WASHINGTON/BEIRUT (Reuters) - Islamic State militants fighting in Iraq and Syria posted a video on Friday that appeared to show the beheading of British aid worker Alan Henning, triggering condemnation by the British and U.S. governments.
The footage on YouTube, highlighted on pro-Islamic State Twitter feeds, showed a bearded man in an orange jumpsuit kneeling next to a black-clad man in arid scrubland, similar to past Islamic State beheading videos of two Americans and a Briton.
“Because of our parliament’s decision to attack the Islamic State, I, as a member of the British public, will now pay the price for that decision,” the kneeling man says.
A male voice with a British accent says, “The blood of David Haines was on your hands Cameron,” in a reference to Britain’s prime minister. “Alan Henning will also be slaughtered, but his blood is on the hands of the British parliament.”

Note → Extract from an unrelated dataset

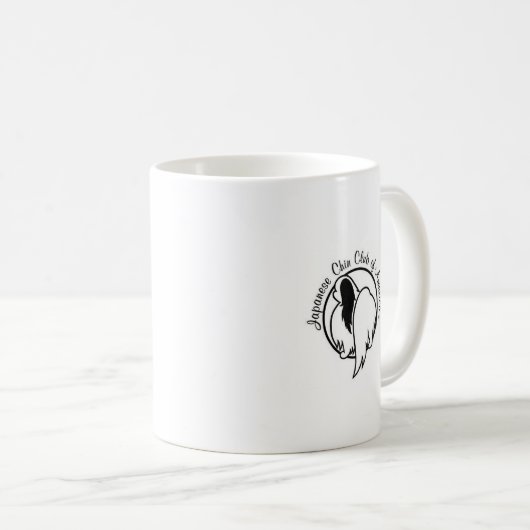 マグカップ – 2025 JCCA専門分野 (正面右)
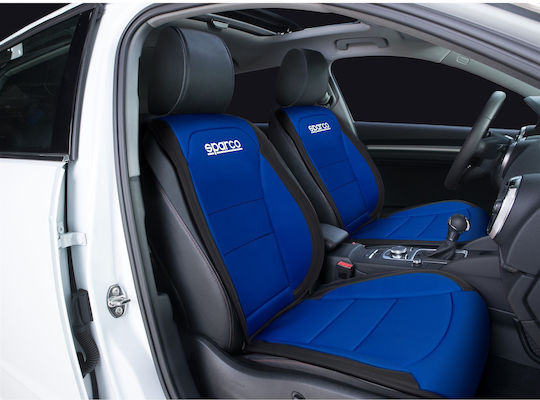 Sparco Car Seat Back 1pcs Polyester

Henning, a 47-year-old taxi driver from Salford in northern England, was part of an aid convoy taking medical supplies to a hospital in northwest Syria in December last year when it was stopped by gunmen and he was abducted.

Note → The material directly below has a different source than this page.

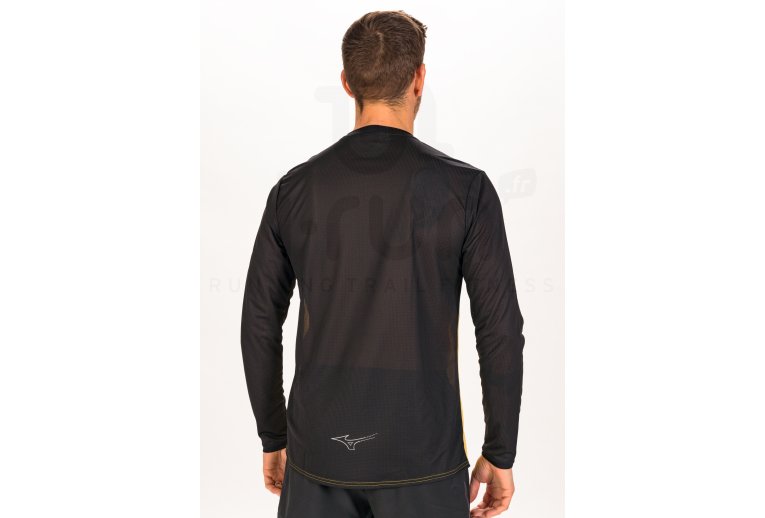 Mizuno DryAeroFlow Herren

U.S. officials said they had no reason to doubt the authenticity of the video, titled “Another Message to America and its Allies.”
“The United States strongly condemns the brutal murder of United Kingdom citizen Alan Henning,” President Barack Obama said in a statement.
“Standing together with our U.K. friends and allies, we will work to bring the perpetrators of Alan’s murder – as well as the murders of Jim Foley, Steven Sotloff and David Haines – to justice,” Obama said, referring to other captives killed by Islamic State militants.
Near the end of the one-minute, 11-second video, the man in black introduces another hostage identified as American Peter Edward Kassig. His parents later issued a statement confirming their 26-year-old son had been taken captive while doing humanitarian work in Syria.
“We ask everyone around the world to pray for the Henning family, for our son, and for the release of all innocent people being held hostage in the Middle East and around the globe,” Ed and Paula Kassig of Indianapolis, Indiana said in the statement.
Kassig had served in the U.S. Army during the Iraq war before being medically discharged, the family said. Pentagon records show he spent a year in the army as a Ranger and was deployed to Iraq from April to July 2007.
After leaving the army, Kassig became an emergency medical technician and traveled to Lebanon in May 2012, volunteering in hospitals and treating Palestinian refugees and those fleeing Syria’s nearly four-year civil war, the family added.
While in captivity in Syria, he converted to Islam and took the name Abdul Rahman, a family spokeswoman said.
The beheading of Henning would mark the fourth such killing of a Westerner by Islamic State, which has faced air strikes by U.S., British, French and Arab fighter jets since seizing swaths of Iraq and Syria in waves of sectarian violence.
“If true, this is a further disgusting murder,” a British Foreign Office spokesman said. “We are offering the family every support possible; they ask to be left alone at this time.”
Britain, a close U.S. ally, recently announced it was joining a U.S.-led air assault against the Sunni militant group’s targets in Iraq, after weeks of weighing its options.
Muslim groups across Britain, including some organizations that are highly critical of British foreign policy and blame Western interference for fanning the recent crisis in Iraq and Syria, had called in vain for Henning’s release.
His wife Barbara had called him a “a peaceful, selfless man” and appealed to Islamic State to release him.
Islamic State is believed to be holding fewer than 10 Western hostages in Syria. The remaining hostages include British journalist John Cantlie, who has appeared in three Islamic State videos.